◆ **What needs to be done**
Retype, exactly as written, every line from the one containing "Visible here, which" through the last line of the records below, both included; skip the pictures.

◆ **Extracted records**
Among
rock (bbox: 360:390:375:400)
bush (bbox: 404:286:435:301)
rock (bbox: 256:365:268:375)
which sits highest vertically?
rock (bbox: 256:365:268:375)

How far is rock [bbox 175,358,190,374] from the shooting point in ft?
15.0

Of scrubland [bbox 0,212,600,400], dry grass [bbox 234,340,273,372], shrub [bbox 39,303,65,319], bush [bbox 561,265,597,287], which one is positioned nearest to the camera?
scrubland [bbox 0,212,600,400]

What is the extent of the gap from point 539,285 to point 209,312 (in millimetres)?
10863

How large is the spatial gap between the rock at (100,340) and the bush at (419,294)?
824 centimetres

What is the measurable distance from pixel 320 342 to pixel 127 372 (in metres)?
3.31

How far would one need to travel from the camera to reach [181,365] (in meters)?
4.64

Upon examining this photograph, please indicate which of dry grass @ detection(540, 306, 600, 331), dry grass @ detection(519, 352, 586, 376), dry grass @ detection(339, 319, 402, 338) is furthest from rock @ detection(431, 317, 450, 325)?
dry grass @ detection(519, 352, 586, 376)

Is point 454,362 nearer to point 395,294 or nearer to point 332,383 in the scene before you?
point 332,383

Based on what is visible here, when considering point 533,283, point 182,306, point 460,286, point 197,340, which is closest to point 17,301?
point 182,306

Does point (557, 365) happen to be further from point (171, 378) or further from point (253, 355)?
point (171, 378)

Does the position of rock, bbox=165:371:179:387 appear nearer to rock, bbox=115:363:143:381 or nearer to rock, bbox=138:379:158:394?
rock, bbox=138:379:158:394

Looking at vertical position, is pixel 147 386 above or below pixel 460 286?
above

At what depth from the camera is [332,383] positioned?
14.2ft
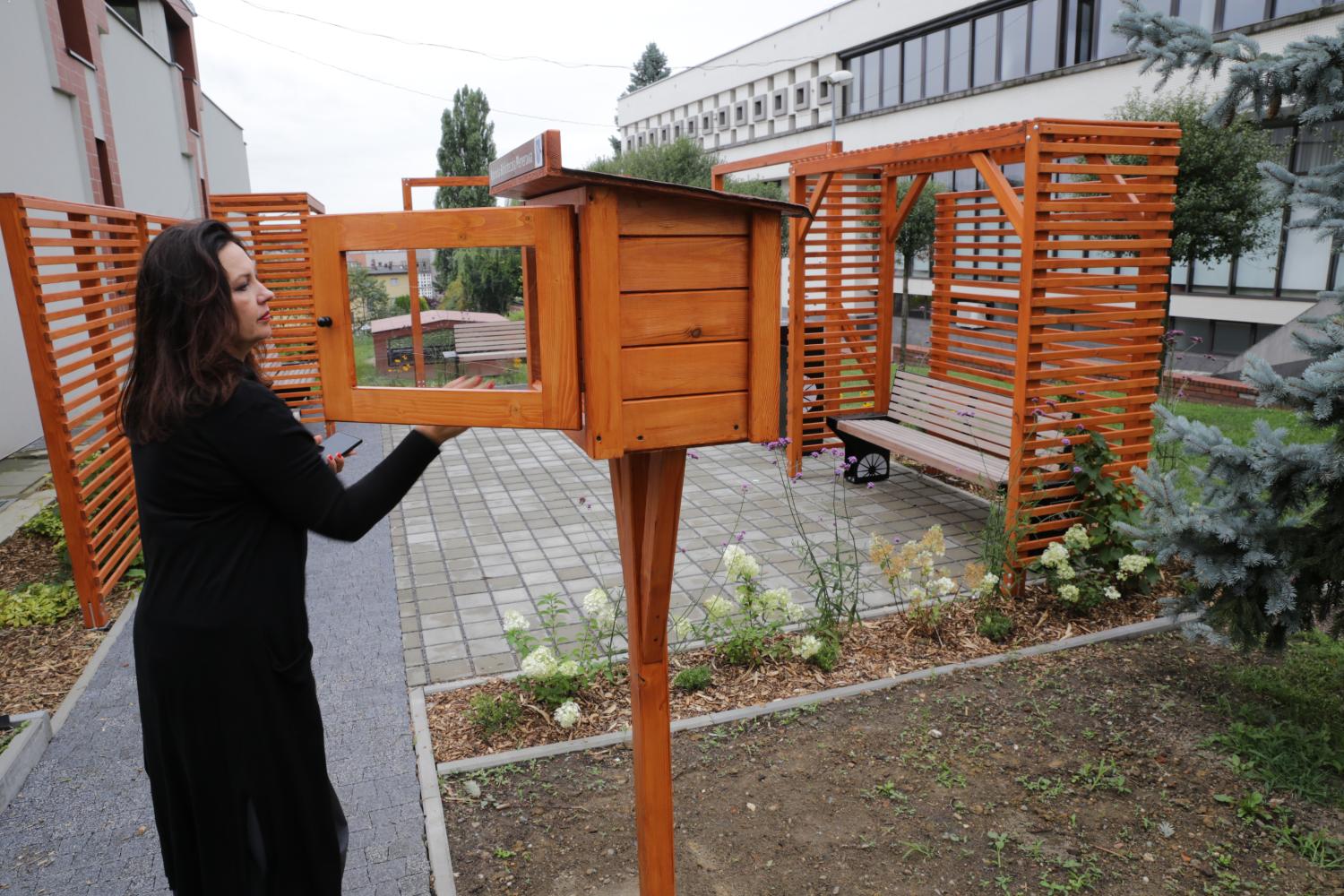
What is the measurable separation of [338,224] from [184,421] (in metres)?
0.52

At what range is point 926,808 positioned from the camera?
3.47 m

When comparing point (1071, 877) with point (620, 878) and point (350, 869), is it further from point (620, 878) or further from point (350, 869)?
point (350, 869)

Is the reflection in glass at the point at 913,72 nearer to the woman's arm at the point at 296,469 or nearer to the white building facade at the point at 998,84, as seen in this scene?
the white building facade at the point at 998,84

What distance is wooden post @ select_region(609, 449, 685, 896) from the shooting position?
2402mm

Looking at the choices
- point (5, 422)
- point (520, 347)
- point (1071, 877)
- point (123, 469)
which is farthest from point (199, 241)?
point (5, 422)

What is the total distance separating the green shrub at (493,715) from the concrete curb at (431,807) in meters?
0.22

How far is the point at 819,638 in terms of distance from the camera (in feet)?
15.5

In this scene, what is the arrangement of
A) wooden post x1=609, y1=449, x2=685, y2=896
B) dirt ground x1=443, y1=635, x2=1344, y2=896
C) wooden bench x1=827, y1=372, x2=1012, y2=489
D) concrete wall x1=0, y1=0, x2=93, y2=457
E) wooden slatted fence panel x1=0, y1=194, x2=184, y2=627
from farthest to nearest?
concrete wall x1=0, y1=0, x2=93, y2=457, wooden bench x1=827, y1=372, x2=1012, y2=489, wooden slatted fence panel x1=0, y1=194, x2=184, y2=627, dirt ground x1=443, y1=635, x2=1344, y2=896, wooden post x1=609, y1=449, x2=685, y2=896

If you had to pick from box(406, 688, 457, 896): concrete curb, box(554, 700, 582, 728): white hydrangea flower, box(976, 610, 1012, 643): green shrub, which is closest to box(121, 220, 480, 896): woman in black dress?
box(406, 688, 457, 896): concrete curb

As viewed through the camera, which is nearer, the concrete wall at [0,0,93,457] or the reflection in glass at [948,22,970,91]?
the concrete wall at [0,0,93,457]

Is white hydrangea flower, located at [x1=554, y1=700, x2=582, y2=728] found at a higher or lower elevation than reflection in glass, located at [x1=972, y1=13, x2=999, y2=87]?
lower

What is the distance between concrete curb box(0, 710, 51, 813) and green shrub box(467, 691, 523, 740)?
1791 millimetres

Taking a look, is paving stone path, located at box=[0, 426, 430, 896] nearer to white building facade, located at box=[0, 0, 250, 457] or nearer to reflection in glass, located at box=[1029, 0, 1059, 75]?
white building facade, located at box=[0, 0, 250, 457]

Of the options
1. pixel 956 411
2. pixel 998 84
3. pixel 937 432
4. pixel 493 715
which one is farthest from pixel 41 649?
pixel 998 84
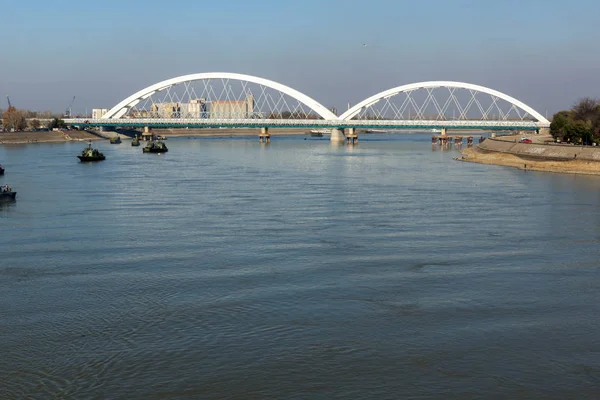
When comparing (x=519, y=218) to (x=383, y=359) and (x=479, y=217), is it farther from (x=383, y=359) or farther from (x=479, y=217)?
(x=383, y=359)

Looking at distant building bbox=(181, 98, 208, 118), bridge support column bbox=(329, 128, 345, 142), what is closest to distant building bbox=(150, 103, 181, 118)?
distant building bbox=(181, 98, 208, 118)

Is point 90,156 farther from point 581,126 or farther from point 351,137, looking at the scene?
point 351,137

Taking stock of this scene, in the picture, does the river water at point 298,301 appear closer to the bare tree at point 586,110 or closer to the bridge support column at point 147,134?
the bare tree at point 586,110

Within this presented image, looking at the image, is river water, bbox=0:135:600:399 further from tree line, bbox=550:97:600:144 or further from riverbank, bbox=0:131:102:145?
riverbank, bbox=0:131:102:145

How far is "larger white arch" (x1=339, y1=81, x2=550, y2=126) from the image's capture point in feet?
285

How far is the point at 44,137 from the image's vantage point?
8962 centimetres

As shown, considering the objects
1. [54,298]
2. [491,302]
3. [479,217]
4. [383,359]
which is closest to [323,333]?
[383,359]

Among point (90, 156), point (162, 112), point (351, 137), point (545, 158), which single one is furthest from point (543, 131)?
point (162, 112)

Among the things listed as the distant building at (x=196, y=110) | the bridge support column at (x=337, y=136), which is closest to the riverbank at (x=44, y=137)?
the distant building at (x=196, y=110)

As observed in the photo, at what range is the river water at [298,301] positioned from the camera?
882cm

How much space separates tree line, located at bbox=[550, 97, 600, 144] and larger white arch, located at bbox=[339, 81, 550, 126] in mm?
19074

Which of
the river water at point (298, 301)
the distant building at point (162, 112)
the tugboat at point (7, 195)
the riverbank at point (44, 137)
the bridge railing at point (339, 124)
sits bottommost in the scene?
the river water at point (298, 301)

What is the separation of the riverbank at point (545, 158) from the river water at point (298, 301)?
63.1 ft

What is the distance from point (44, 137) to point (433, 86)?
47585mm
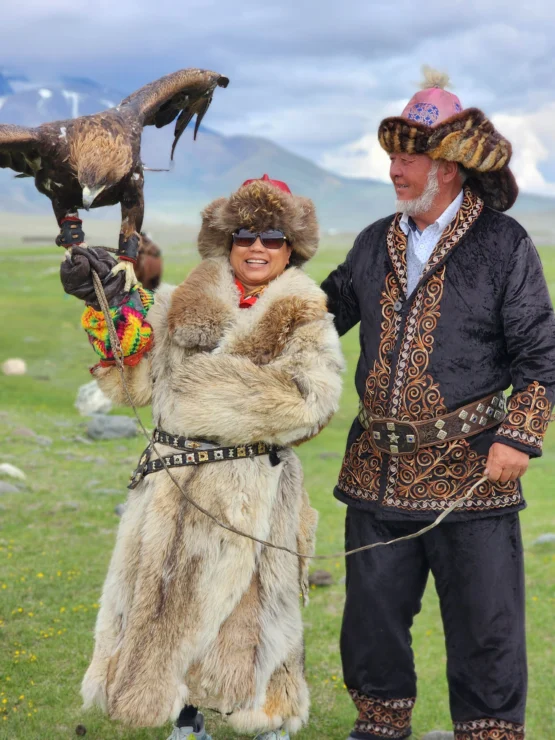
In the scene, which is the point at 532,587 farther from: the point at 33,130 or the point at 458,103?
the point at 33,130

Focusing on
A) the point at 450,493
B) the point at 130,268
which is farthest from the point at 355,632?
the point at 130,268

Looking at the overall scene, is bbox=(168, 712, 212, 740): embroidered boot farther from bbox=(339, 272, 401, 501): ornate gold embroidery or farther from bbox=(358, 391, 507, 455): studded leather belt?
bbox=(358, 391, 507, 455): studded leather belt

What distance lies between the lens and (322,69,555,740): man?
3.20m

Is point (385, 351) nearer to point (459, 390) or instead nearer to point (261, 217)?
point (459, 390)

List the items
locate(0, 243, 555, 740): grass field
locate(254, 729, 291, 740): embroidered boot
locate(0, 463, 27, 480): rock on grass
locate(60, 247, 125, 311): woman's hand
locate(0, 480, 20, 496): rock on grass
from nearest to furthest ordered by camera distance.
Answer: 1. locate(60, 247, 125, 311): woman's hand
2. locate(254, 729, 291, 740): embroidered boot
3. locate(0, 243, 555, 740): grass field
4. locate(0, 480, 20, 496): rock on grass
5. locate(0, 463, 27, 480): rock on grass

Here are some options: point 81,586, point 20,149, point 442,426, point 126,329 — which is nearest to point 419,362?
point 442,426

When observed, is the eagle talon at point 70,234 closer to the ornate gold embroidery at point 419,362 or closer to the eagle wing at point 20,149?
the eagle wing at point 20,149

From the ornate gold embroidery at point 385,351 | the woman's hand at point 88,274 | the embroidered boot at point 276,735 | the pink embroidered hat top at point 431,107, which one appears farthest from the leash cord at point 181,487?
the pink embroidered hat top at point 431,107

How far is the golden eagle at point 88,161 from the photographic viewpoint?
10.8ft

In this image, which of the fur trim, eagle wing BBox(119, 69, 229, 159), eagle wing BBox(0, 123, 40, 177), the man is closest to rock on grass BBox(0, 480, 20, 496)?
eagle wing BBox(119, 69, 229, 159)

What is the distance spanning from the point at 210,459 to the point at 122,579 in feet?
1.95

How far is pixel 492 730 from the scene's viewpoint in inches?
132

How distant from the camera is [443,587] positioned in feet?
11.4

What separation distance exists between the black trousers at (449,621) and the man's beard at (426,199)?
49.6 inches
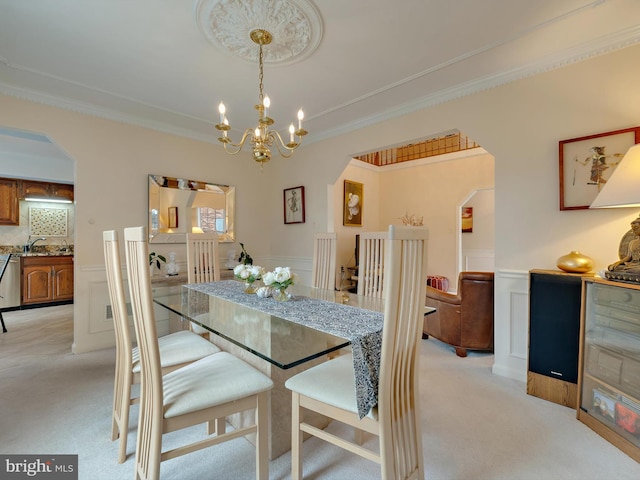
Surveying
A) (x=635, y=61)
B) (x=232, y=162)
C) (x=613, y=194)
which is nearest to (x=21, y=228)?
(x=232, y=162)

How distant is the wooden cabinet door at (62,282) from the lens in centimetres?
502

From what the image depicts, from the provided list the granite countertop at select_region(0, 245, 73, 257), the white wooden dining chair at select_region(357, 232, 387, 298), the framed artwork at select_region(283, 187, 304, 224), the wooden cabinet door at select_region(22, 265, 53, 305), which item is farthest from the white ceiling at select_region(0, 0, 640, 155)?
the wooden cabinet door at select_region(22, 265, 53, 305)

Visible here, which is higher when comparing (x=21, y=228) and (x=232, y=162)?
(x=232, y=162)

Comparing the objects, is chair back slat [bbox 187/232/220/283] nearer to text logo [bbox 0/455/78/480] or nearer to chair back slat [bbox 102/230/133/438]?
chair back slat [bbox 102/230/133/438]

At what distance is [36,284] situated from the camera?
15.8 ft

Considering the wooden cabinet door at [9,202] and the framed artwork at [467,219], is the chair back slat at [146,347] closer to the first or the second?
the wooden cabinet door at [9,202]

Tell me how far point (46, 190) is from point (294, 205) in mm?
4527

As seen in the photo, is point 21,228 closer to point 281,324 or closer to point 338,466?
point 281,324

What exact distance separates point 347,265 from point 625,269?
3.81 m

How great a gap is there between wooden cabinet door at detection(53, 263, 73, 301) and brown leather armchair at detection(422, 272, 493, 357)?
19.6 feet

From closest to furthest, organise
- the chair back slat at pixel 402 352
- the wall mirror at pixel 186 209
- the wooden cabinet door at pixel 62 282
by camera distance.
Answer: the chair back slat at pixel 402 352
the wall mirror at pixel 186 209
the wooden cabinet door at pixel 62 282

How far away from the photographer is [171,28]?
190cm

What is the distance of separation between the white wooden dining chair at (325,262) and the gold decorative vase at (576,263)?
1.71 meters

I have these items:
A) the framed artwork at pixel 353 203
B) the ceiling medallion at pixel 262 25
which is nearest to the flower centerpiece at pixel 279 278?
the ceiling medallion at pixel 262 25
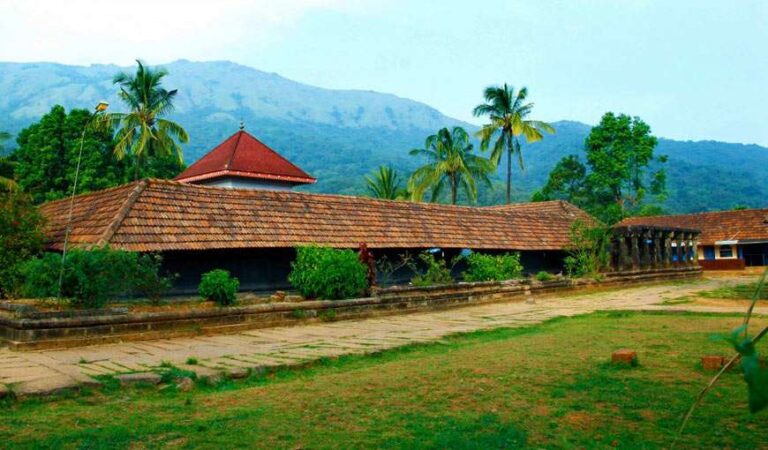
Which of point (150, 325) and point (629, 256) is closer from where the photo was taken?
point (150, 325)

◆ **Response to this exercise**
Visible here, which is higher when comparing (x=21, y=228) and (x=232, y=162)?
(x=232, y=162)

Comparing the objects, is chair back slat [bbox 187/232/220/283] nearer to text logo [bbox 0/455/78/480] or nearer to chair back slat [bbox 102/230/133/438]?
chair back slat [bbox 102/230/133/438]

At what distance is [36,284] situated from the camera?
15.8 ft

Considering the wooden cabinet door at [9,202] and the framed artwork at [467,219], is the chair back slat at [146,347] closer to the first or the second?
the wooden cabinet door at [9,202]

Tell me how far point (46, 190) is from point (294, 205) in mm?
4527

As seen in the photo, is point 21,228 closer to point 281,324 or closer to point 338,466?
point 281,324

What exact distance separates point 347,265 from point 625,269?
3.81 m

How great a gap is there between wooden cabinet door at detection(53, 263, 73, 301) and brown leather armchair at detection(422, 272, 493, 357)?
19.6 feet

From closest to furthest, organise
- the chair back slat at pixel 402 352
- the wall mirror at pixel 186 209
- the wooden cabinet door at pixel 62 282
by camera distance.
Answer: the chair back slat at pixel 402 352
the wall mirror at pixel 186 209
the wooden cabinet door at pixel 62 282

How far away from the photographer is [171,28]?
190cm

What is the distance of separation between the white wooden dining chair at (325,262) and the gold decorative vase at (576,263)?
1.71 meters

I have these items:
A) the framed artwork at pixel 353 203
B) the ceiling medallion at pixel 262 25
which is nearest to the flower centerpiece at pixel 279 278?
the ceiling medallion at pixel 262 25
Which of point (150, 325) and point (629, 256) is closer from where the photo was taken?
point (150, 325)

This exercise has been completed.